======== Text provided ========

Luke Littler is exhausted, we’re told, but that is not a surprise.
His family drove overnight from Minehead Butlin’s on the Somerset coast, scene of his Players Championship final defeat to Luke Humphries, to be in central London for the World Championship draw.
He has since been paraded around a sterile darts-themed bar like a newborn at a family reunion, dragged from podcasts to radio shows to serious interviews with serious journalists.
Of course, exhaustion has become standard for Littler. 4am wake-up calls most weeks for events in Wigan, Leicester, Wolverhampton, or some other glamourous darting stronghold will do that to you.
The same goes for European Tour events in Germany’s nicer post-industrial backwaters.
New York, South Wales, New South Wales. Seventeen nights of the Premier League across seven countries. All of the above often neatly amalgamated into the same fortnight.
And then there’s the media demands, the sponsor requirements, the stress of simply going outside and being Littler, a 17-year-old from Warrington.
He is now the face of National Rail, KP Nuts, Xbox, Boohoo Man, a YouTuber-owned cereal and, perhaps more pressingly, darts.

======== Data section ========

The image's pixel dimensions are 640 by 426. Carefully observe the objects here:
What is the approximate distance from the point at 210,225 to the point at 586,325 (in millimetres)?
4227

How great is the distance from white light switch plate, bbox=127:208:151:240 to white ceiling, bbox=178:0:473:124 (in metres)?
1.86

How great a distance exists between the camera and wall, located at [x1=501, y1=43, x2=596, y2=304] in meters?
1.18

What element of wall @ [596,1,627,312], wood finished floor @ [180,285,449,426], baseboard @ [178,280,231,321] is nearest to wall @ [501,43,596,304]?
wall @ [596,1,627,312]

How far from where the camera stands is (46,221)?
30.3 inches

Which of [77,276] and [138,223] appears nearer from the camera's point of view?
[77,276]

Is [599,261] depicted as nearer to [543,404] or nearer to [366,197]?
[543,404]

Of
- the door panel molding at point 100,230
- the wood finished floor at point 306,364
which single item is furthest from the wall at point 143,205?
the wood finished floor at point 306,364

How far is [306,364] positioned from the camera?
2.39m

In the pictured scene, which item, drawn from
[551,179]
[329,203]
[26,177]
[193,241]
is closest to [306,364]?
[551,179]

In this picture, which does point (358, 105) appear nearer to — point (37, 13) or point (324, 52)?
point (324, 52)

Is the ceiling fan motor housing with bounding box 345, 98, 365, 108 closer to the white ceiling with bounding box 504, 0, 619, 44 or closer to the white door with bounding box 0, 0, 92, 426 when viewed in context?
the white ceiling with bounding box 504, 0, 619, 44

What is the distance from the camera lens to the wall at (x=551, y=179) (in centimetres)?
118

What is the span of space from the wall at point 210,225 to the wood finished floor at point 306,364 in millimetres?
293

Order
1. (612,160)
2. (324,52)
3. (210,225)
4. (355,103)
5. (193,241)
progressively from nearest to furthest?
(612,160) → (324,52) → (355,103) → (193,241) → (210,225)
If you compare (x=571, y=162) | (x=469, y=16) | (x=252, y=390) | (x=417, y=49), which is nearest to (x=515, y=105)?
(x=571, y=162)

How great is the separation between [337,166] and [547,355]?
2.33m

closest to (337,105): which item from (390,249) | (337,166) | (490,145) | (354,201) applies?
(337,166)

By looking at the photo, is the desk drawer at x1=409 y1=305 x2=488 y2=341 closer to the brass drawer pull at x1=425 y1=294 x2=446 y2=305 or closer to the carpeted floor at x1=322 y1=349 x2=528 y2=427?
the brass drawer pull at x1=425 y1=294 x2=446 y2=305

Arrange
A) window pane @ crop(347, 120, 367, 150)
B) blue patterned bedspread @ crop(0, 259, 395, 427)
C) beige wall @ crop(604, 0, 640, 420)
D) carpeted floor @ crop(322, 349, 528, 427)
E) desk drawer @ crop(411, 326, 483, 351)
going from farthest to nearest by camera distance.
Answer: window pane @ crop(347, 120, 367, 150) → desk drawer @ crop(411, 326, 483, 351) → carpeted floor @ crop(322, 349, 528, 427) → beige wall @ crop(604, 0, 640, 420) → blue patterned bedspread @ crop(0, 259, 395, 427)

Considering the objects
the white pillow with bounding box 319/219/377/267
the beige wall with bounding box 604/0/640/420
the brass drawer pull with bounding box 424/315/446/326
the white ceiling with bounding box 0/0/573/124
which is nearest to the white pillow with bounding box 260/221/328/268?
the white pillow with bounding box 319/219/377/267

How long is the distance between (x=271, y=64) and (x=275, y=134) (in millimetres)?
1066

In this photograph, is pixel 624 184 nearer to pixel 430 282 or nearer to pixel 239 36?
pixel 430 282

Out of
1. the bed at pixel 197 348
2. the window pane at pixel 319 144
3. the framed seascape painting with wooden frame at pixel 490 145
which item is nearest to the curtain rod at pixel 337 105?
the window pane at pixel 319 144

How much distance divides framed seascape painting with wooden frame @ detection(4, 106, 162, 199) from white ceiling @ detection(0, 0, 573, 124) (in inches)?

========

Complete the following:
a: In the Luke Littler article, rewrite everything from "Of course, exhaustion" down to "the same fortnight.", putting "Grand Slam" wherever "Premier League" appears.
b: Answer these from the Luke Littler article:
(i) Where did Littler's family drive overnight from?
(ii) How old is Littler?
(iii) How many nights of the Premier League are there?
c: Does the Luke Littler article support each statement? Answer yes or no, quoting the words that settle it.
(i) Littler beat Luke Humphries in the Players Championship final.
(ii) Littler comes from Warrington.
(iii) The Premier League takes place across seven countries.

Solution set:
a:
Of course, exhaustion has become standard for Littler. 4am wake-up calls most weeks for events in Wigan, Leicester, Wolverhampton, or some other glamourous darting stronghold will do that to you.
The same goes for European Tour events in Germany’s nicer post-industrial backwaters.
New York, South Wales, New South Wales. Seventeen nights of the Grand Slam across seven countries. All of the above often neatly amalgamated into the same fortnight.

b:
(i) Minehead Butlin's on the Somerset coast
(ii) 17
(iii) Seventeen

c:
(i) No: "scene of his Players Championship final defeat to Luke Humphries"
(ii) Yes: "a 17-year-old from Warrington"
(iii) Yes: "Seventeen nights of the Premier League across seven countries"